Galore is the perfect name for Ann Marie’s perfume. She is abundance personified. She is graciousness. She is generosity. She holds her cup of life with both hands, raises it toward heaven and watches it overflow as if it were a fountain of youth. There is no end. The more she gets, the more she gives. The more she gives the more she gets. Logic will try to cap it, but like the BP oil spill in Mexico, it will not hold. Her time, her talents, her warm conversation, her culinary skills, her hosting abilities, her testimony, her curiosity, her compassion, her money, her hard work, her tenderness, her laughter, her tears: they cannot be contained. Nor should they be. She is a divine vessel for all of it; a good steward. We’ll be at Costco getting supplies for Thanksgiving and she will pass the children’s toy section and she will move her cart over in that direction like there was a big invisible magnet hidden under the display table. Though there are no little children in her immediate family, she will drop a doll in her cart, already almost full, and then something with some semblance of Mickey Mouseness, along with a Lego set and something that looks like Sophie….oh, and some PJ’s for baby Ruby. These are MY grandchildren. See what I mean?
My mom used to struggle to restrain her concern about Ann Marie’s health. She worked so hard, and got so tired.
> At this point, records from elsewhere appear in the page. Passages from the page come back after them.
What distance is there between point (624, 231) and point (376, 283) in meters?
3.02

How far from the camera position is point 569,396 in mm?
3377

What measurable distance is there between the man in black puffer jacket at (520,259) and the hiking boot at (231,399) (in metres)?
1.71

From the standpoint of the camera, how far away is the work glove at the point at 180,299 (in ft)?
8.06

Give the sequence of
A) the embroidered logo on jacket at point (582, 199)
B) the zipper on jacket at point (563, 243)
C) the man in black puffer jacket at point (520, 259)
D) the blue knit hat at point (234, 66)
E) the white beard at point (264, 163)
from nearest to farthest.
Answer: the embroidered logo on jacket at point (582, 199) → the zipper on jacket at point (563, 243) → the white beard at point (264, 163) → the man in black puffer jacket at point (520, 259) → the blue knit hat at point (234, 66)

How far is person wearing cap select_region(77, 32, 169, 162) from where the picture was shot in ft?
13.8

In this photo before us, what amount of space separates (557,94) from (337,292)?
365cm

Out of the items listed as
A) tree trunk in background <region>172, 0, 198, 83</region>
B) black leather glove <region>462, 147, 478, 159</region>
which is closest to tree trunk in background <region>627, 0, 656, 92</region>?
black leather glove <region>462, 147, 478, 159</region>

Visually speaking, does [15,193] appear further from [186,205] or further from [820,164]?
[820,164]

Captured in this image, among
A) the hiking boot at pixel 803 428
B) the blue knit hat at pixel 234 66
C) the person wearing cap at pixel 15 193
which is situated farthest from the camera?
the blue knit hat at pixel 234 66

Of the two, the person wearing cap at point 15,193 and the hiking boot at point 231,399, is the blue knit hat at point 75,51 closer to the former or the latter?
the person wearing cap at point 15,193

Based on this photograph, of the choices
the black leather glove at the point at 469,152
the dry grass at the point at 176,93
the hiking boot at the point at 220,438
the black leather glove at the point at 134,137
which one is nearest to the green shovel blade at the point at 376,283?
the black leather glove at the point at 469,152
“But it makes me happy, Mom.” she would say between yawns.
Like I said, Galore does not smell the same on my skin.
That was 54 years ago. Mom is nearly 87 years old now.
Yesterday Ann Marie drove all day, from Sacramento to Salt Lake City, arriving at Mom and Libby’s house at about one in the morning. She and Mike had come to drop Joseph off at BYU. Joseph is the youngest of Mom’s grandchildren, the caboose of the little train following the big red engine. He is a tall, handsome delight of a boy.